0
votes

I would like to create Spark Structured Streaming job reading messages from Kafka source, writing to Kafka sink, which after failure will resume reading only current, newest messages. For that reason I don't need to keep checkpoints for my job.

But it looks like there is no option to disable checkpointing while writing to Kafka sink in Structured Streaming. To my understanding, even if I specify on the source:

.option("startingOffsets", "latest")

it will be taken into account only when the stream is first run, and after failure stream will resume from the checkpoint. Is there some workaround? And is there a way to disable checkpointing?

1
are you facing any issue if you add checkpoint location ? - Srinivas
I'm adding it - trying to skip it would result in an error. I'm using databricks and they implement hdfs (dbfs) on top of S3. There is a lot of traffic related to checkpointing process, generating unnecessary costs. Also, if I understand correctly the documentation, after failure my job would always restart from checkpoint rather than from newest/ current messages, but I didn't test it yet. I don't want it to start from the checkpoint. - andrew5891
I got it. will below solution works ?? I have given solution for hdfs .. may be you can convert as per databricks file system (dbfs) - Srinivas

1 Answers

0
votes

As workaround for this is to delete existing check point location from your code so that every time it will start fetching latest offset data.

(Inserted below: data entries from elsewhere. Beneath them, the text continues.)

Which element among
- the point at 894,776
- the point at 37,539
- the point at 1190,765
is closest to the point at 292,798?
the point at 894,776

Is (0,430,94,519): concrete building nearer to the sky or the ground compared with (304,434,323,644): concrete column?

import org.apache.hadoop.fs.{FileSystem, Path}

val checkPointLocation="/path/in/hdfs/location"
val fs = FileSystem.get(spark.sparkContext.hadoopConfiguration)

fs.delete(new Path(checkPointLocation),true) 
// Delete check point location if exist.

val options = Map(
    "kafka.bootstrap.servers"-> "localhost:9092",
    "topic" -> "topic_name",
    "checkpointLocation" -> checkPointLocation,
    "startingOffsets" -> "latest"
  )
df
  .writeStream
  .format("kafka")
  .outputMode("append")
  .options(options)
  .start()
  .awaitTermination()